Work to complete
In the tteokguk recipe below, what do the white rice cake coins symbolize?

Reading passage
_ _ _ _ _
January 28, 2022
Make Grandma Myung Ja’s Humble Tteokguk Recipe for Lunar New Year
Peter Cho of Han Oak restaurant in Portland shares his mom’s recipe for this delicious Korean tradition.
Many thanks to Sun Park, Peter Cho, and Peter’s mother Myung Ja for sharing a special family recipe with photographs and writing these thoughtful reflections on food, family, and celebration. Read more about how they balance home and work life.
No matter our culture, traditions, language, or background – celebrations around the world revolve around food. Sharing a special meal is ubiquitous and it connects us all. Lunar New Year is an opportunity for us, as Korean Americans, to share our traditional celebratory rice cake soup, “tteokguk,” with genuine hope that 2022 begins with a fresh start and a prosperous future for our community near and far. Whether you’re honoring a holiday or sitting down to an everyday dinner, connecting over a meal is a great way to share cultural experiences.
There are many variations of tteokguk recipes and backstories out in the vast ethers of the internet. We encourage you to find one that allows you to be as ambitious as you’d like! In our house, grandma makes our tteokguk. It’s humble, comforting, and fast to satiate the incoming hungry parents and grandchildren ready to eat.
About the Ingredients
Walking through aisles of unfamiliar items at your local Korean or Asian grocer can be daunting. Bags of unidentifiable contents with labels in different languages can make you feel aimless and overwhelmed. Armed with a simple list of ingredients with descriptions and photos, your visit to the grocer can be fun for the whole family. Every Korean and most Asian grocers will have everything you need to make a delicious tteokguk.
For the Stock
Dried Kelp: “Dashima” in Korean, “Konbu” in Japanese. This is the base for almost all Korean dishes with its umami-rich flavors. High in vitamins and particularly iodine, it is nutritious as well. Though you only need a small sliver at a time, dashima is sold in large quantities and found in the dried vegetable aisle. Stored in a sealed, dry container or bag, dashima almost never expires so you can enjoy it for years to come.
Asian Leeks: “Dae-pah” in Korean, “Negi or Naganegi’’ in Japanese. It has a simple, sweet flavor and looks like a cross between a green onion and a leek. This is not always readily available at the markets and can easily be substituted with scallions/green onions as we have done here.
Soy Sauce for Soup: “Guk Gang Jang” in Korean is different from regular soy sauce with a deeper, saltier and umami-rich flavor. Found in the sauce aisle, it’s slightly lighter in color, less is needed, and broth color retains as much lightness in color and transparency as possible.
Tteok: Korean rice cakes come in all different shapes and sizes. For our purpose we’ll be using a version that is tube extruded and sliced thin on a diagonal. This creates a perfect oval-shaped “coin” that fits perfectly on a spoon for easy scooping up and cooks quickly. In tteokguk these white coins symbolize prosperity and a clean, fresh slate to begin each new year. Seek out your market’s fresh-made options in the refrigerated section. If that’s not available, you can always find tteok in the frozen section.
_ _ _ _ _
Material

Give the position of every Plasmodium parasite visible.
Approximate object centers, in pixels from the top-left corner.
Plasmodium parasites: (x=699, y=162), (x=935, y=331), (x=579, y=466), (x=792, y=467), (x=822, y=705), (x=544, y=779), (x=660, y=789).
_ _ _ _ _
Expected answer
They symbolize prosperity and a clean, fresh slate to begin each new year.